Two steps forward for Azure

Mix‘09 was held in Las Vegas last week and as usual there were all sorts of announcements relating to both our platform and our developer tools.

A couple of them were Azure related and worth a mention here.

The first was a step that we’re taking toward providing more flexibility for customers concerned with where their cloud based applications and data are stored.

My colleague James Brown (the eGovernment one, not the other one) talked about the relevance of this issue on his blog. “Cloud Computing and Data Sovereignty”;

One announcement that is great to see is that Azure is going to let developers choose which data centers they want their code and data stored in.  At the moment Azure is running on two data centers in the US, but more locations outside of the US are planned.  This is going to make the Data Sovereignty issue slightly easier in some cases.  The legal ramifications of storing UK Citizen data in the US is very different to storing it in another EU country, for example.

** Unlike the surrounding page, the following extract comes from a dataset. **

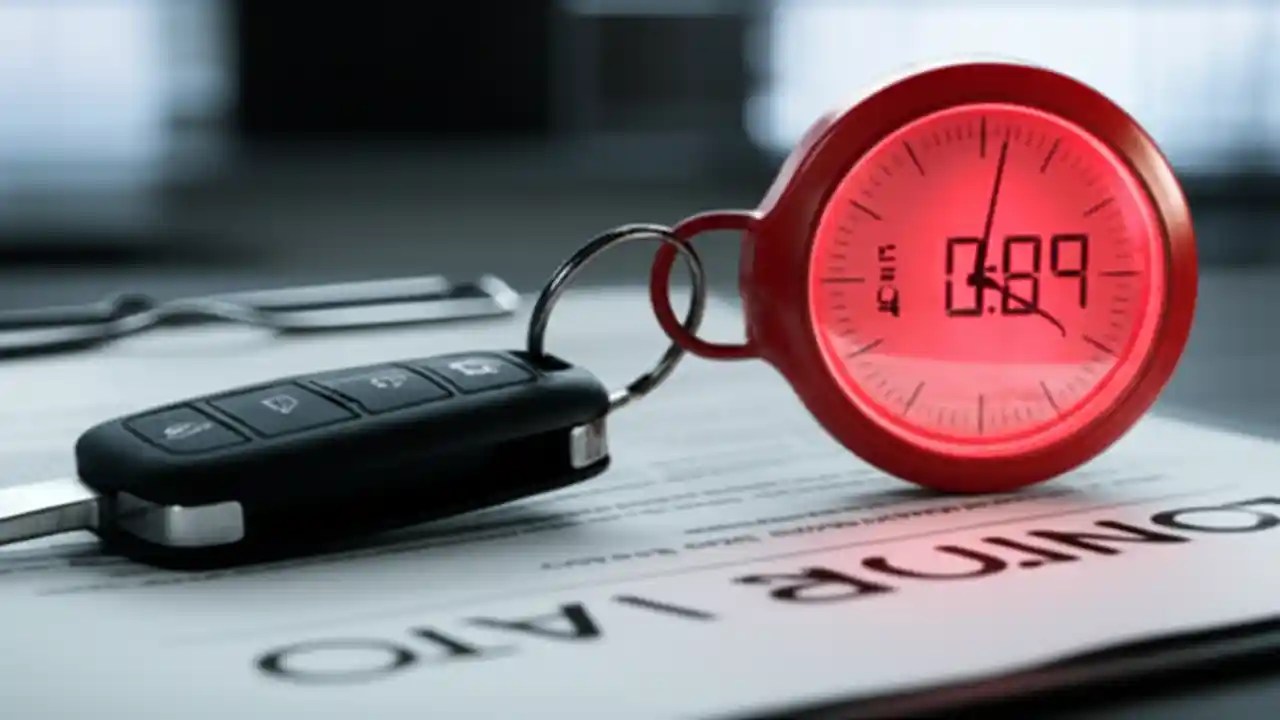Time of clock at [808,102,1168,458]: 4:02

Also from a technical point of view, being able to locate your code in the same geographical area as your users makes a lot of sense from a performance standpoint.

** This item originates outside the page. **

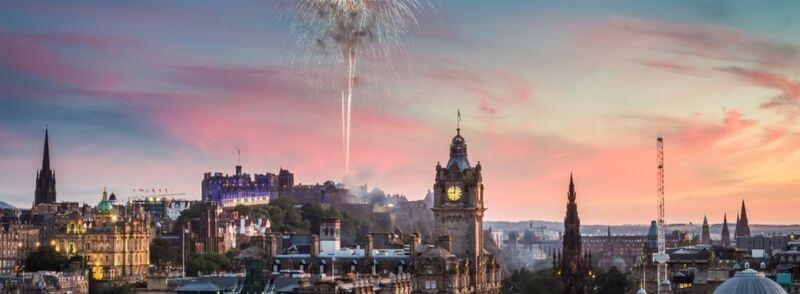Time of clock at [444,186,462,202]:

The second related to choice for developers working on the Azure platform, Computerworld carried the story “Microsoft opens Azure to PHP developers”;

Specific improvements made this week include expanding beyond managed code to native code support; allowing ‘full trust,’ which is how most applications or services are written; and offering FastCGI support to allow PHP development.

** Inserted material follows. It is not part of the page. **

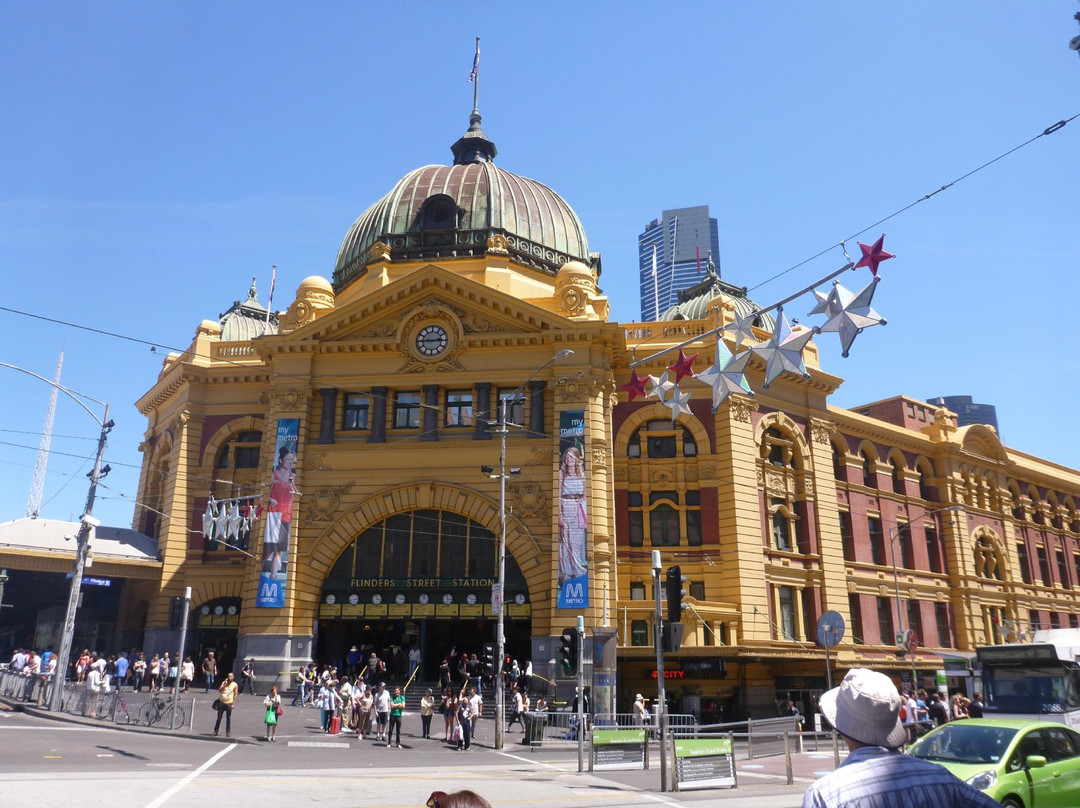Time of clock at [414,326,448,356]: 2:45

“Basically, the Windows Server team has done a ton of work with FastCGI that allows Windows Server to now support programming languages beyond just .Net and Visual Studio,” Ketkar said. Through the FastCGI interface, developers can take existing PHP skills and PHP applications and services and run them on Azure.

Developers might also be able to run other languages via FastCGI, said Ketkar. Microsoft, though, has done stress-testing for PHP but not for other languages. “There is no reason that Ruby won’t work through that same FastCGI interface,” he said.

So, when Azure moves from CTP to release you’ll not only be able to choose from a range of development languages, you will also be able to decide for yourself where you would like your application and data stored.